RAW DATA
+ + + + +

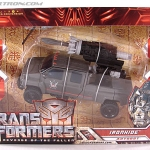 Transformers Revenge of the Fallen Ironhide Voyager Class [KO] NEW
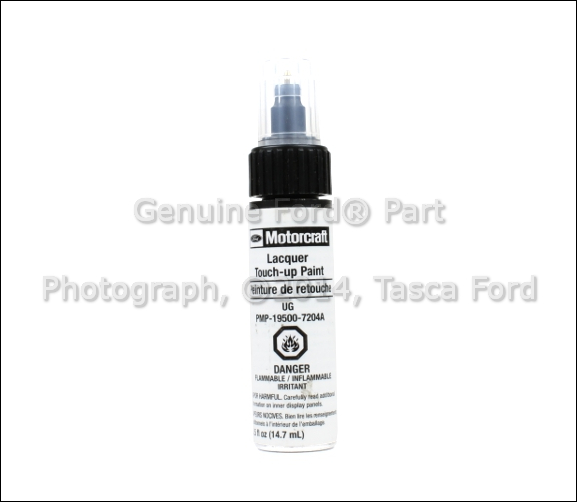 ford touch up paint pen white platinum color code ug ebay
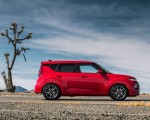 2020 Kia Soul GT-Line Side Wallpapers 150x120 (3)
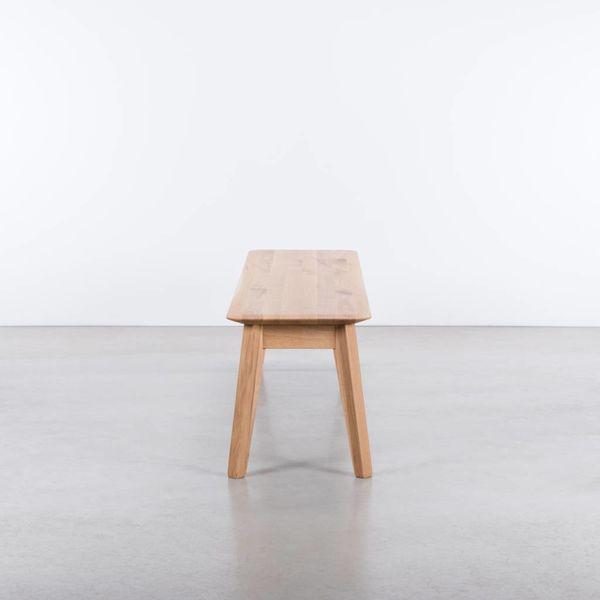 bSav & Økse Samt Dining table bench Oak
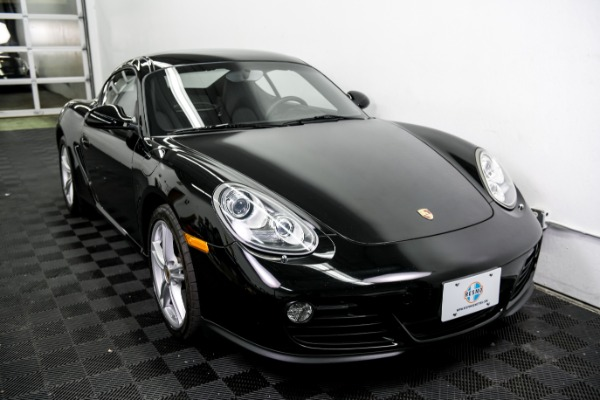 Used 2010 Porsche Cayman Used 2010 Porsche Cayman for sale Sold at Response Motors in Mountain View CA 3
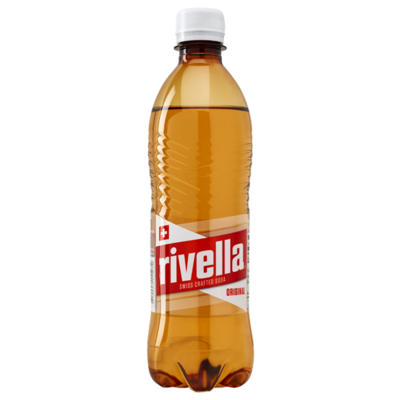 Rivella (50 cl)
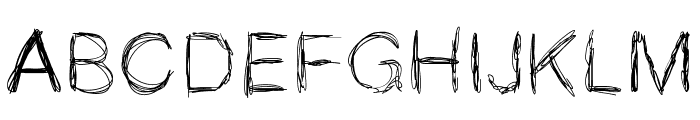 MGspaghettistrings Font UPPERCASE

+ + + + +

WHAT YOU SHOULD DO
Please set down the whole listing exactly, apart from the pictures.

OUTPUT OF THE TASK
 Transformers Revenge of the Fallen Ironhide Voyager Class [KO] NEW
 ford touch up paint pen white platinum color code ug ebay
 2020 Kia Soul GT-Line Side Wallpapers 150x120 (3)
 bSav & Økse Samt Dining table bench Oak
 Used 2010 Porsche Cayman Used 2010 Porsche Cayman for sale Sold at Response Motors in Mountain View CA 3
 Rivella (50 cl)
 MGspaghettistrings Font UPPERCASE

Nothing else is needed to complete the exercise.